Q. How has the business changed since you bought it three years ago?
A. Three years ago computer skills for a typical IT department were roughly 50 percent hardware and 50 percent software. Now it's pretty much 30 percent hardware, 30 percent software and 40 percent management. It is understanding both IT management and business management. The IT executive is moving into the executive suite. They have become a strategic partner with human resources and finance.
Q. How many of your students are managers?
A. Very few. Maybe 15 percent of our students. The bulk of them are spread between the unemployed and disenfranchised (including women in transition: women coming out of incarceration ... women who are transitioning back into the workforce ... women who have a need to break through a glass ceiling). We also have the market of the office staffer who needs to improve productivity and technical skills; included in that are government because we have the state contract. Then another significant client base for us is the military. They are very big users of technology.
Taking on... Avoiding security breaches
Organizations that gather information about their clients need to protect that information. Yamanaka said TeraBiz's training on security focuses on paper, voice and digital security.
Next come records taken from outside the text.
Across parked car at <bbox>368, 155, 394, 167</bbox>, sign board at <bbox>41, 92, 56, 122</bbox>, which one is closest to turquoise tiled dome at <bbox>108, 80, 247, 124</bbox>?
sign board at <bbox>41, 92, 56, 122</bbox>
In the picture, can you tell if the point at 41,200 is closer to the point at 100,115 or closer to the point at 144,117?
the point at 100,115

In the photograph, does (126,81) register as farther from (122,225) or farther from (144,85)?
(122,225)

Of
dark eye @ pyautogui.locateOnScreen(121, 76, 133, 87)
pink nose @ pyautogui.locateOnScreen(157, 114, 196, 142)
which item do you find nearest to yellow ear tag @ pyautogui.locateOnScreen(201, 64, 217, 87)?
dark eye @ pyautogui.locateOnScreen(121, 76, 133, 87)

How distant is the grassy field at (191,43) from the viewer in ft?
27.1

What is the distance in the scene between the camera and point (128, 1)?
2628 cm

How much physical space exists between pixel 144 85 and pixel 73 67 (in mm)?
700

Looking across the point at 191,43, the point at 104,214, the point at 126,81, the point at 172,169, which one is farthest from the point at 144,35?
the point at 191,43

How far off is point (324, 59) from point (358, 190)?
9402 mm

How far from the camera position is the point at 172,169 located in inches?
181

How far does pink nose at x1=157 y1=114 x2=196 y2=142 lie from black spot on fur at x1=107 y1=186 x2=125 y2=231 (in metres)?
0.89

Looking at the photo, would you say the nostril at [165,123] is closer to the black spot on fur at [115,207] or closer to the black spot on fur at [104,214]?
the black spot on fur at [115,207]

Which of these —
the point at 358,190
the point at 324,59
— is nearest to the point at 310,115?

Paper: Yamanaka talks of the clean desk policy. If you are dealing with confidential information, you don't leave papers on your desk when you go to the restroom. Don't leave the original at the copy machine. When you send a page to be printed and it doesn't come out, you don't just send it again.
Voice: Be aware who can hear you when you are speaking. Be aware when you are conducting business on a cell phone. He talks about scams people asking seemingly innocuous questions to learn the patterns of the business.
Digital: Yamanaka talks about viruses and how not to open such things as e-mail attachments. This is probably 65 percent of the course.